Po takiej dawce emocji poszłyśmy na kolację i w jej trakcie popełniłam błąd wyprawy. Błąd nazywa się pisco sour i jest drinkiem zrobionym z alkoholu z winogron, soku z cytryny, gorzkiego likieru angostura i … białek jaj kurzych. No i chlup. Mogłoby się wydawać, że kwaśno-gorzko-słodki drink nie zaboli. Mnie bolał całą noc. Utknął gdzieś w połowie drogi i za nic nie chciał iść ani w dół, ani w górę. Całą noc się męczyłam, nic z tego. Pełna strachu i podniecenia wsiadłam rano do cesny.
Ewa latać nie lubi i po pisco swój rozum ma, więc poszła popatrzeć na rysunki z jednego miradora- wieży widokowej. Matka i Monika szczęśliwe i radosne, ja lekko przestraszona. Co los przyniesie? Zaraz spełni się marzenie życia, a tu człowiekowi rzygać się chce.
Mój koszmar zaczął się przy pierwszym przechyle. Pilot nad każdym geoglifem robi kółeczko, pokazując raz prawej, raz lewej stronie samolotu rysunki. Prócz nas, w samolocie, była jeszcze para Amerykanów i im dedykowałam tę serenadę. Z woreczkiem na uszach, aparatem z ręce czekałam i śpiewałam. Przechył na prawo, wyglądam za okno, patrzę, robię zdjęcia i szlocham szczęśliwa. Przechył w lewo i pisco sour wychodzi. Bardzo wychodzi. Warstwami z białkowym piankowym finiszem. Pod koniec lotu, widziałam linie nieodkryte jeszcze i mówiłam językiem Indian. Pilot chyba poczuł bliski zgon, bo wezwał karetkę. Zanim wysiadałam, Amerykanie z szacunkiem klepnęli mnie w plecy i oznajmili: „Byłaś taka dzielna!” Mamrocząc i wypełzłam z samolotu, szukając miejsca pochówku. Podeszła do mnie pani doktor i poddała mnie tajnym rytuałom. Zmierzyła mi ciśnienie, a do nosa wsadziła tajemniczy, magiczny wacik. Moc wacika podziałała. Stanęłam na nogi.

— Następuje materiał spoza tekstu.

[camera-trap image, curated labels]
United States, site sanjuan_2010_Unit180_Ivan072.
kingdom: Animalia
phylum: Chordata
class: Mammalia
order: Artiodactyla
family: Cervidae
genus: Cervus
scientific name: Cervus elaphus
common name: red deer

Warto było tak cierpieć. Geoglify są totalnie odjazdowe. Przypisuje się je kulturze Nazca i podobno powstały od 4 wieku p.n.e do 9 wieku naszej ery. Rozciągają się na obszarze około 50 kilometrów. My lecieliśmy nad płaskowyżem Nazca i Palpa i właściwie wszędzie widzieliśmy linie startowe, figury geometryczne lub rysunki. Jeśli kogoś nie stać lub boi się latać, może mieć namiastkę i wejść na wieżę, stojącą tuż przy autostradzie PanAmericana. Jednak, myślę, że to zdecydowanie za mało.
To co zobaczymy z cesny sprawi, że opadnie nam szczęka. Są tu linie startowe i tajemnicze boiska.
Są zwierzątka i roślinki. Największy jest ponad stumetrowy kondor.
Oraz armia ludzików i kosmitów jak na zdjęciach w portfelu.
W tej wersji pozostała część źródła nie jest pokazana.